Culpar a chuva e o Inverno é a saída mais simples. Porque muita desta "acne" asfáltica que desfigura as nossas cidades resultam de anos de abandono, como, aliás, reconheceu, esta semana, o vereador de Lisboa que detém este pelouro, Fernando Nunes da Silva.

O líder dos autarcas portugueses admite que os maiores proprietários de estradas, as autarquias, não controlam muitas das obras feitas em estradas. "Há falta de fiscalização, mas temos outro problema grave", diz Fernando Ruas, presidente da Câmara de Viseu e da Associação Nacional de Municípios Portugueses, aludindo ao facto de o Estado não pagar às autarquias aquilo que prometeu, quando iniciou a transferência de muitos quilómetros para os municípios. Mais caricato ainda é que há 3400km de estradas, de norte a sul, que não são nem gestão das câmaras nem da Estradas de Portugal. São uma espécie de "terra de ninguém", até que alguém lhe pegue ou algo de grave aconteça e desperte a atenção do país.

Flores para embelezar
"Penso que [tapar buracos] não é uma fatalidade e que os cidadãos não têm de se conformar" com as estradas transformadas em "queijos suíços", defende, por seu lado, o engenheiro Picado Santos. Mas, dada a dimensão (ou profundidade) do problema, a resignação parece ser o único remédio. Que o digam Luís Miguel Ferraz ou Joaquim Santos, dois condutores de Leiria cujos carros não sobreviveram a buracos e lombas que provocaram danos. Bem reclamaram para a câmara, mas sem sucesso.

Os ingleses, que não passam o tempo todo nos pubs, criaram um site (fillthathole.org.uk), para assinalar buracos.
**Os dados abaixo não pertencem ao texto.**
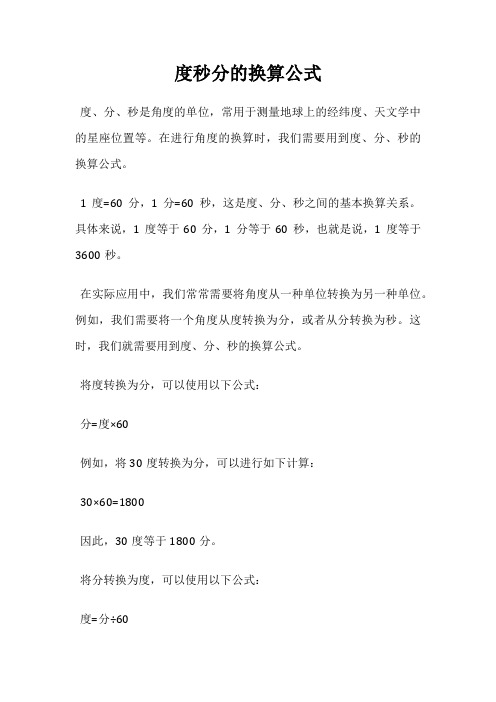 度秒分的换算公式

度、分、秒是角度的单位，常用于测量地球上的经纬度、天文学中的星座位置等。在进行角度的换算时，我们需要用到度、分、秒的换算公式。

1 度=60 分，1 分=60 秒，这是度、分、秒之间的基本换算关系。具体来说，1 度等于 60 分，1 分等于 60 秒，也就是说，1 度等于 3600 秒。

在实际应用中，我们常常需要将角度从一种单位转换为另一种单位。例如，我们需要将一个角度从度转换为分，或者从分转换为秒。这时，我们就需要用到度、分、秒的换算公式。

将度转换为分，可以使用以下公式：

分=度×60

例如，将 30 度转换为分，可以进行如下计算：

30×60=1800

因此，30 度等于 1800 分。

将分转换为度，可以使用以下公式：

度=分÷60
Mas o artista Pete Dungey não é de modas e tapa logo buracos com vasos de flores. Por cá, não resolveria o problema, mas sempre se transformava Portugal num jardim à beira-mar.
Com Graça Barbosa Ribeiro, Aníbal Rodrigues e Idalina Silva

1 comentário:

Luís Bonifácio disse...

Acho que deve ser uma questão da qualidade das obras.
Porque é que os técnicos da câmara não repararam que a Avenida das Forças Armadas tem exactamente o mesmo piso que tinha quando eu vim para Lisboa (1991). Já lá vão 19 anos e ainda não tem um único buraco.